There is no other way to stop corruption.

A Marxist-Leninist website has the following information: The 145 million tonnes of iron ore that was extracted in India last year fetched Rs 3,000/tonne in the market. It cost Rs 300 to mine, and another Rs 300 or less was paid as royalty to the government. The balance was profit for the mining company. The numbers may or may not be correct, but the website goes on to look at profit trends in companies like Tata Steel and Sesa Goa, and the resulting valuations for the latter, which changed hands not long ago. Among the questions that the website asks is whether the ore belongs to the local people, the state government, the central government, or the mining company. It is easy to see from this how the alienation of large numbers of people (usually marginalised tribal populations in forested areas) because of mining controversies can have fuelled the Maoist insurgency across the country’s heartland.

Cut to an industry body said to represent mining interests, which has come out in opposition to the policy of auctioning mining rights. This seems quixotic, when the mining of oil and gas fields has been accepted policy the world over. The ground rules under which contracts are signed are well established, and there is no reason why prospecting for coal or bauxite should be not be dealt with in the same way, and why proven reserves should not be auctioned to the highest bidder. This is especially the case when it is well known that the granting of mining rights has been a grey area, with companies lobbying furiously to get rights to one or other block. While it is next to impossible to verify such claims, it is said that at least one minister in the last government was handing out mining rights on the basis of a fixed kickback rate per million tonnes of ore being given. It is precisely this kind of corruption that an open auction is designed to prevent, and it is surprising that an industry body should be opposing it.

As it happens, the government decided more than a year ago that auctions are the right way to go—a stance that China too has taken. The policy adopted in March 2008 said that mining leases would be auctioned to actual users and that exports would be encouraged in value-added form (in other words, the country should export steel, not iron ore). It is not clear that the legislative changes required to give effect to this policy have been carried out; even if they have not, that is only a procedural hurdle.

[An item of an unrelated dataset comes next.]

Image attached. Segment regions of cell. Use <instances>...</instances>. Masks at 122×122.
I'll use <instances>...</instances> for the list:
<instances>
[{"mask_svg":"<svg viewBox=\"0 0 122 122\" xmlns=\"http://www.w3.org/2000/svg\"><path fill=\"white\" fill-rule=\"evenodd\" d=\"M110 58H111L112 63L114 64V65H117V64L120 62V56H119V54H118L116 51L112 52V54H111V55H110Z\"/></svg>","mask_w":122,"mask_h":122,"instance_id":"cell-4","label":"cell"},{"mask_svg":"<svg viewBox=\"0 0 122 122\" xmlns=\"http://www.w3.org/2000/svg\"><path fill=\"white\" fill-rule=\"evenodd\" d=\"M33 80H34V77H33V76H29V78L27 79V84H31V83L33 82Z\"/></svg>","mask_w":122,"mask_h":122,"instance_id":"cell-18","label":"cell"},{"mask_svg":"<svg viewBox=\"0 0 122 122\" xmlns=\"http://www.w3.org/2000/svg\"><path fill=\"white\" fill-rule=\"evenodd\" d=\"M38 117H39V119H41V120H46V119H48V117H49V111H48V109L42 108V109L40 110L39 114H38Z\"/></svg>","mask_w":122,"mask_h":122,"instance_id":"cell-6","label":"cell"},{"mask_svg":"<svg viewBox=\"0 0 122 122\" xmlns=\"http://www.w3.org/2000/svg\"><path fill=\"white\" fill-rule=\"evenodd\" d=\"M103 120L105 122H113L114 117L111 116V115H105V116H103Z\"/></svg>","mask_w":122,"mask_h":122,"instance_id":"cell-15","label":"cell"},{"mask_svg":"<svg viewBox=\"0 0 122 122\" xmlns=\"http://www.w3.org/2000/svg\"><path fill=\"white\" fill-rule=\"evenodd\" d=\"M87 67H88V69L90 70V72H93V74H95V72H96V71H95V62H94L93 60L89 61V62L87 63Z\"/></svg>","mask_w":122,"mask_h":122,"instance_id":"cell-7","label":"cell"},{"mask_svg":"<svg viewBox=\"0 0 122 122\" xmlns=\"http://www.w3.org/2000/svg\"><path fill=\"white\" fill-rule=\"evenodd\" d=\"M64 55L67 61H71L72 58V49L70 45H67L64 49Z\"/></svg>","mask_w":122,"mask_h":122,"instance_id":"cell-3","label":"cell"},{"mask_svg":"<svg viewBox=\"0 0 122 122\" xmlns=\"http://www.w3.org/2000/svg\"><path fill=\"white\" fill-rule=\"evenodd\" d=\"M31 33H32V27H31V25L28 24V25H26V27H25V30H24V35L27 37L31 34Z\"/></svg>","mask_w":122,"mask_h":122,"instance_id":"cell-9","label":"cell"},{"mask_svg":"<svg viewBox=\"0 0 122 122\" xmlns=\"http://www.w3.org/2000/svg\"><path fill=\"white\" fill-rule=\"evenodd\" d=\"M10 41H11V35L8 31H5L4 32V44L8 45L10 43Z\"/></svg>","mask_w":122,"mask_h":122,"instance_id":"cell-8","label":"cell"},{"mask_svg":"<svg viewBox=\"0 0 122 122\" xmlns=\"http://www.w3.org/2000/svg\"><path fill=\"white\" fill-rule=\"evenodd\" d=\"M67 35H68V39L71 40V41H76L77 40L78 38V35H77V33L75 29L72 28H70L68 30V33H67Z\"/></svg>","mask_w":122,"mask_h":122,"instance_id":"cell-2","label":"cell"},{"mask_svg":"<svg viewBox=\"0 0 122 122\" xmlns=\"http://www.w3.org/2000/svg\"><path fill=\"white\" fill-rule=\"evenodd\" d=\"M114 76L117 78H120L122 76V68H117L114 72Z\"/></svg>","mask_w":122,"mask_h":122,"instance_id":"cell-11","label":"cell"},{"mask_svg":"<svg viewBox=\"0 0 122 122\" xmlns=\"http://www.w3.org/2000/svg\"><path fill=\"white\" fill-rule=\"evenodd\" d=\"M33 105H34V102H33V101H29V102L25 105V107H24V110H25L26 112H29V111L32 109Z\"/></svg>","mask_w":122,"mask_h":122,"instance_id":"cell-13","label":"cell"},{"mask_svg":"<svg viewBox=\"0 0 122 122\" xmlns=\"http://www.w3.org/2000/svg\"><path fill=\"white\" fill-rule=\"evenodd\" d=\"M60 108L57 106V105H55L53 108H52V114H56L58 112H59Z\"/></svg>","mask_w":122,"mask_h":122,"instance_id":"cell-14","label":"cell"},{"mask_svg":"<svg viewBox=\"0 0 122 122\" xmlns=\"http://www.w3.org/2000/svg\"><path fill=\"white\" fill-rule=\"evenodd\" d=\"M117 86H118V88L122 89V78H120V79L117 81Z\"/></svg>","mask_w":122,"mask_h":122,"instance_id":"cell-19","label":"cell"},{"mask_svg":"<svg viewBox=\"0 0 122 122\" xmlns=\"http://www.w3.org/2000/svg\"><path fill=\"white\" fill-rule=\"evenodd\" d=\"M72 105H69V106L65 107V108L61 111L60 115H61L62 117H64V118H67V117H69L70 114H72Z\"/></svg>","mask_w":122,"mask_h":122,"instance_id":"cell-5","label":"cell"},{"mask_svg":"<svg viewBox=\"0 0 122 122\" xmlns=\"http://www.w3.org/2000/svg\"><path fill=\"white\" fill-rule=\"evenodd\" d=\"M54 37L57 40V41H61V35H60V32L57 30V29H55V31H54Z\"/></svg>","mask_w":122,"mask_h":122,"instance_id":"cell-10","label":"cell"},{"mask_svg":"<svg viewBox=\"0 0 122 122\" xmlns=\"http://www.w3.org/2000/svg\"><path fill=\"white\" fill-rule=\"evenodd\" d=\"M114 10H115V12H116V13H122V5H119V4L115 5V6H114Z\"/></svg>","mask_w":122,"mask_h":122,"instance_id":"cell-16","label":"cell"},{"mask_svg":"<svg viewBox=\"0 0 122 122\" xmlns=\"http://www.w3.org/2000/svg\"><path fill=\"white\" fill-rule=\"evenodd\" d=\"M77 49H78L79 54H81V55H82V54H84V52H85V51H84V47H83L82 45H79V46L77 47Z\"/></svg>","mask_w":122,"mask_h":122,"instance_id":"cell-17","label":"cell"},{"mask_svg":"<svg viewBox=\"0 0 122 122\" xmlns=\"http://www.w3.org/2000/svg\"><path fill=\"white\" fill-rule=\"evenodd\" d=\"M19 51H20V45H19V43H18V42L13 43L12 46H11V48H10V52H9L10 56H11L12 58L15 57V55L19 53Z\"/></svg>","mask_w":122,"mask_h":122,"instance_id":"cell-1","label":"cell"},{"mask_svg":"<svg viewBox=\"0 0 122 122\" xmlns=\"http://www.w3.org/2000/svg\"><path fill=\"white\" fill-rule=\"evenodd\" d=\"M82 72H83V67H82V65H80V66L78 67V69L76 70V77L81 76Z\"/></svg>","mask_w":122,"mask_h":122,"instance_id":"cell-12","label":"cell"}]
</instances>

The states that have the largest mineral deposits are not happy with the auction policy, because they would like businessmen to set up industrial units in the states that have the ore. While this view is understandable, it does not make economic sense. Industries use different inputs and often different minerals in the same industrial process. Transport linkages (including ports) are important in determining location, as is the simple but often complicated question of the availability of land. A businessman should have the freedom to locate his industrial unit where he finds it most convenient; that a mineral comes from a particular state should not be relevant, especially if the state gets an appropriate cess or royalty on the minerals mined within its borders. That cess or royalty, bid in open auction, can and perhaps should be used substantially for the benefit of the people in the area being mined, especially when they are poor and marginalised.